Actual implementations of codec and format, they can be used directly or through the utility Contexts.

The direct usage is suggested only if you are integrating it in larger frameworks that already implement, possibly in different ways, the integration code provided by the Context (e.g. binding it together with the I/O for the formats or internal queues for the codecs).

Higher-level

They provide higher level Contexts to playback or encode data through a simplified interface:

  • av-player reads bytes though a provided Read and outputs decoded Frames. Under the hood it probes the data, allocates and configures a Demuxer and a Decoder for each stream of interest.
  • av-encoder consumes Frames and outputs encoded and muxed data through a Write output.
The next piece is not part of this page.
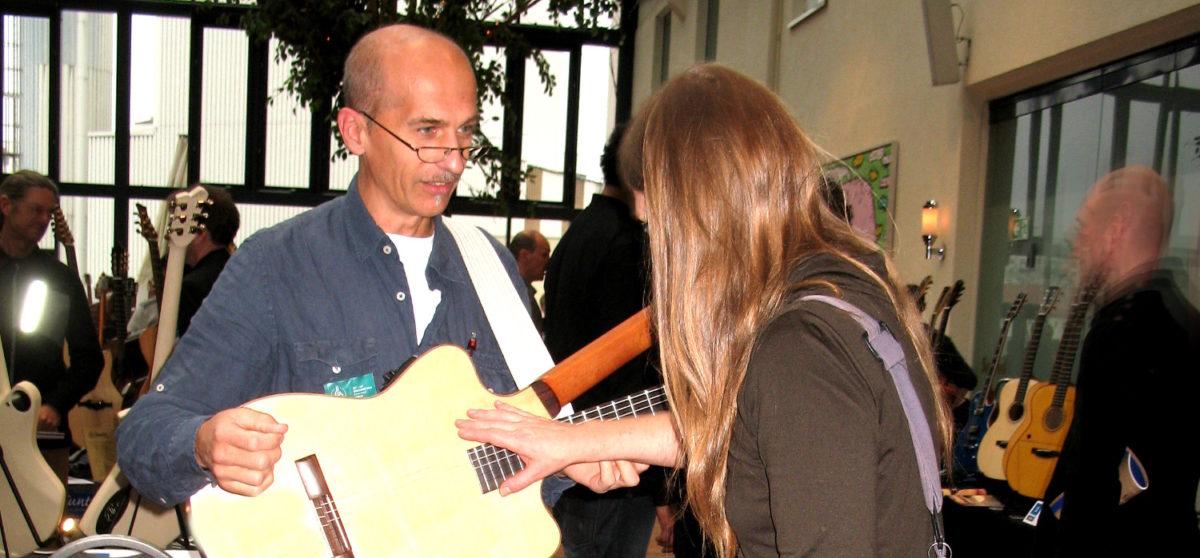 Gitarrenbauer Christian auf der Holy Grail Guitar Show 2014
It automatically setup the encoders and the muxer.

Meta-crates

They ease the use in bulk of everything provided by rust-av.

There are 4 crates providing a list of specific components: av-demuxers, av-muxers, av-decoders and av-encoders; and 2 grouping them by type: av-formats and av-codecs.
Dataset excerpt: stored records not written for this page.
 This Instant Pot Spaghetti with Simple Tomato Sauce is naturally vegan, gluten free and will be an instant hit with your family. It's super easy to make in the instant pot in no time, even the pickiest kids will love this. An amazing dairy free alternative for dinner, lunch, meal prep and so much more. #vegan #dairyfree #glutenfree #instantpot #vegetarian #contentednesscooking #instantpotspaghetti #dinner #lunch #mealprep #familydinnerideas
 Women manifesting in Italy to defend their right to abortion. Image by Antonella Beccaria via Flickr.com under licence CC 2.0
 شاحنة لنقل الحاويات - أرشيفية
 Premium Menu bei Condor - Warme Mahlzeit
Their use is suggested when you’d like to support every format and codec available.

So far

All the development happens on the github organization and so far the initial Core and Essential crates are ready to be used.
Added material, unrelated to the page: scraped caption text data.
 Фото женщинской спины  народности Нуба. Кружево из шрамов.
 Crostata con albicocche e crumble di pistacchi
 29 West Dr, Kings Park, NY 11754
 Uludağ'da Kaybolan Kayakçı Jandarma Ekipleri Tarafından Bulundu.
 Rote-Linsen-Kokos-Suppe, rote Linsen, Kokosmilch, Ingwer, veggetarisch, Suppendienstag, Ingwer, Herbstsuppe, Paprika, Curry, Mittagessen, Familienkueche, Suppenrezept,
There is a nom-based matroska demuxer in working condition and some non-native wrappers providing implementations for some decoders and encoders.

Thanks to est31 we have native vorbis support.

I’m working on a native implementation of opus and soon I’ll move to a video codec.

There is a tiny player called avp and an encoder tool (named ave) will appear once the matroska muxer is complete.

What’s missing in rust-av

API-wise, right now rust-av provides only for simple decode and encoding, muxing and demuxing. There are already enough wrapped codecs to let people play with the library and, hopefully, help in polishing it.

For each crate I’m trying to prepare some easy tasks so people willing to contribute to the project can start from them, all help is welcome!

What’s missing in rust

So far my experience with rust had been quite positive, but there are a number of features that are missing or that could be addressed.

  • SIMD support is shaping up nicely and it is coming soon.
  • The natural fallback, going down to assembly, is available since rust supports the C ABI, inline assembly support on the other hand seems that is still pending some discussion before it reaches stable.
  • Arbitrarily aligned allocation is a MUST in order to support hardware acceleration and SIMD works usually better with aligned buffers.
  • I’d love to have const generics now, luckily associated constants with traits allow some workarounds that let you specialize by constants (and result in neat speedups).
  • I think that focusing a little more on array/slice support would lead to the best gains, since right now there isn’t an equivalent to collect() to fill arrays in an idiomatic way and in multimedia large lookup tables are pretty much a staple.

In closing

Rust and Multimedia seem a really good match, in my experience beside a number of missing features the language seems quite good for the purpose.

Once I have more native implementations complete I will be able to have better means to evaluate the speed difference from writing the same code in C.